Despite heavy traffic on major roads leading to the old steel plant, several people who live in the South Chicago neighborhood known as the Bush said they welcome the attention.
“I think it’s good. It’s bringing people into the neighborhood, trying to fix it up,” said Susan Cruz, 56, who has lived nearly her entire life among the neighborhood’s aging buildings and now mostly empty taverns and corner markets. “Nobody knew we were here. They thought (the city) ended at South Shore Drive.”
The area thrived back when U.S. Steel and other nearby steel plants were in full operation. Parking spots were nearly impossible to find, and, after each shift, the local businesses were filled with crowds of steel workers unwinding over a post-work meal or some cold beer, several residents said.
But all that has changed since the plants and factories closed. Where families once settled, there are now boarded up homes. On streets where children once played freely, rising crime and violence now keeps many indoors.
Renee Ventura, who followed her father, grandfather and several other relatives when she took a job in the U.S. Steel foundry, said she remembers leaving the door to her family’s home unlocked and walking around the neighborhood without fear.
“You couldn’t do that now,” said Ventura, 54, who volunteers at the South Chicago Neighborhood House just a few hundred yards from the plant’s site. She now lives in the nearby Hegewisch neighborhood. “Sometimes you shouldn’t walk the streets out here. But it’s still our home.”
Sarai Miranda has spent all of her 19 years in the Bush.
She’s heard of the area’s past from her father, who spent three years working for a company that cut steel beams produced by U.S. Steel. But it wasn’t until Friday, when the first day of the music festival brought the faint sound of guitars and the laughter of outsiders arriving in limos and buses that she’d realized how her old neighborhood was capable of so much energy.
“More people are coming to the community,” Miranda said, standing in the back of her parents’ corner grocery store. “I probably saw 1,000 new faces in and around the store yesterday. I’ve never seen a bus drive through this neighborhood.”
Miranda’s father, Ramon, said the sight reminded him of the days when CTA buses would line up for blocks every day, taking steelworkers to and from their jobs.
“I think it’s good because you’ve got more people around,” he said. “We’re not making (more money), but you see lots of people enjoying themselves.”
Although this weekend’s festival is only temporary, the old steel plant site has long been the target of a neighborhood rebirth, with ambitious plans that were eventually abandoned ranging from an airport to a casino.

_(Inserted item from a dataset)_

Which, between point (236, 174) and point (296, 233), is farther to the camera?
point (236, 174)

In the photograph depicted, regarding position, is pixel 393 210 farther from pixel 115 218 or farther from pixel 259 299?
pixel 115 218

The current plan — a $4 billion project spread over 30 to 40 years that would include new housing, a marina and a shopping center — promises to change the neighborhood yet again if it is built. Many who live nearby said they want the land developed but worry they wouldn’t be able to afford to stay.
Until then, there was music and some welcomed excitement Saturday.
“It’s fun,” said Porcha Perry, 20. “It’s a good experience to see something new going on.”